Sleep trainer clocks

This ingenious gadget is designed to help toddlers stay in bed for longer and combat the perils of early risers. There is nothing worse than being constantly woken at 5am by a cranky over tired toddler who hasn’t had his full quota of sleep.

Unless we teach them, toddlers can very quickly slip into the habit of waking up too early which can then have dire consequences for the rest of the day.

Too much day sleep, daylight savings and external noises can often play havoc with your child’s natural wake up time, so it’s important to address this very common complaint.

Sleep trainer clocks can be used effectively with children from 2 years of age and should remain a consistent part of their sleep routine.

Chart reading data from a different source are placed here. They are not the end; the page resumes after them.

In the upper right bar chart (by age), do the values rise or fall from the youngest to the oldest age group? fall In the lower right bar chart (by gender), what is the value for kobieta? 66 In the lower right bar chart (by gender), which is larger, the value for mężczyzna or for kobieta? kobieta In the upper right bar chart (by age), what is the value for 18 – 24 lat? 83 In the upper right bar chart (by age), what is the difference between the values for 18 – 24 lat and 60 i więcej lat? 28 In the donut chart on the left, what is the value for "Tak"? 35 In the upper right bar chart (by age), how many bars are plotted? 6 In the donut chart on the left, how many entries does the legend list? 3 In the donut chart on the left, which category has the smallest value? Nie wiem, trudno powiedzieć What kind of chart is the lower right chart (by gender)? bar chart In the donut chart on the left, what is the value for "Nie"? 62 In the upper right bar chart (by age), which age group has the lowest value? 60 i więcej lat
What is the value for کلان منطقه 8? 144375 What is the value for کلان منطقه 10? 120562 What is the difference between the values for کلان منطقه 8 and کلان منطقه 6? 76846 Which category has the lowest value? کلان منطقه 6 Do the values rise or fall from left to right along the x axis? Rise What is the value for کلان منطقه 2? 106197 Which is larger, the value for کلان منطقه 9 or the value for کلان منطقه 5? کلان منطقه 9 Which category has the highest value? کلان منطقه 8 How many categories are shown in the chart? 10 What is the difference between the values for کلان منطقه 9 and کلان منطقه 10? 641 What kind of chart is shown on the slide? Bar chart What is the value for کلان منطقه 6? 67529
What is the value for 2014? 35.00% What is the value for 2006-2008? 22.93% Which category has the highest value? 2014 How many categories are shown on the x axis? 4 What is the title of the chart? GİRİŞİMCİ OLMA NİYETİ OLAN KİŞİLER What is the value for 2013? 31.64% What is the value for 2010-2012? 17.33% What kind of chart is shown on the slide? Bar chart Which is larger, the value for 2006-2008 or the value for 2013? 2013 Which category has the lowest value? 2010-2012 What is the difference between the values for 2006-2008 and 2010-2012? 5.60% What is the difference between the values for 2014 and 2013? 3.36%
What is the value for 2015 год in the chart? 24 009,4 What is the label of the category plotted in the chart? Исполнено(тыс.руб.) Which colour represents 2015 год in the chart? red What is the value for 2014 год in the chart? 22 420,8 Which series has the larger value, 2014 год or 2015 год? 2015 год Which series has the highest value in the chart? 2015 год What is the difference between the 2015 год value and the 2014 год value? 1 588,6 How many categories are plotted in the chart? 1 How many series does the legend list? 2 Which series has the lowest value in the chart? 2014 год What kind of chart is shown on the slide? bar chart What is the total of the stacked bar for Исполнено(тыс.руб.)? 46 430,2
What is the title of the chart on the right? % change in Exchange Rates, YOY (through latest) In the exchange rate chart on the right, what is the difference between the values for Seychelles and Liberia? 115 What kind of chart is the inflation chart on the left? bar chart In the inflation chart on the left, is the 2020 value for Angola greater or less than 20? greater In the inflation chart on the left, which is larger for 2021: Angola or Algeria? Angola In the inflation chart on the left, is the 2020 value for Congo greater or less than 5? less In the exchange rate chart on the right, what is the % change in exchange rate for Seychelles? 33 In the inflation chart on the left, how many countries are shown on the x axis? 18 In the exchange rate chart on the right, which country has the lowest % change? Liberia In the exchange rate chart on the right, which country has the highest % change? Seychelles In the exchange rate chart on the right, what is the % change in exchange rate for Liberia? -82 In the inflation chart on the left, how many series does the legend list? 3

To maximise your success, it is best to address the problem gradually over a few weeks, as rushing it won’t allow their body clock time to adjust.

It is really important at first to set the trainer clock to come on close to your child’s usual wake up time. For example, if your child usually wakes around 5am but you would like him to sleep till 6:30am, then first set the clock to come on at 5:10am and get him up at this time. Once your child has grasped the concept, you can then move the time forward by 10 minutes every 3 days until you get to the desired time, allowing your child time to adjust.

Sleeping bags

Sleeping bags are designed to provide a cosy, safe and comfortable alternative to traditional sheets and blankets. Not only will your baby remain covered up throughout the night, but there are no blankets to kick off causing your baby to wake up feeling cold. 

It also creates a safer sleeping environment since there are no sheets or blankets to wriggle under that may pose a suffocation threat.

Most sleeping bag manufacturers follow the international TOG rating system to indicate how warm the sleeping bag is and how many blankets it is equivalent to, the higher the TOG the warmer the sleeping bag.

See chart*

Bags with rating 1-2 or below are suitable for spring / summer use and ratings of 2-2.5 are suitable for autumn and winter.

Sleeping bags can be used effectively up to the age of 3 and are a great way to prevent your child from climbing out of his cot.  They are also very handy when going away as your child will be able to sleep in something familiar that smells and reminds him of home.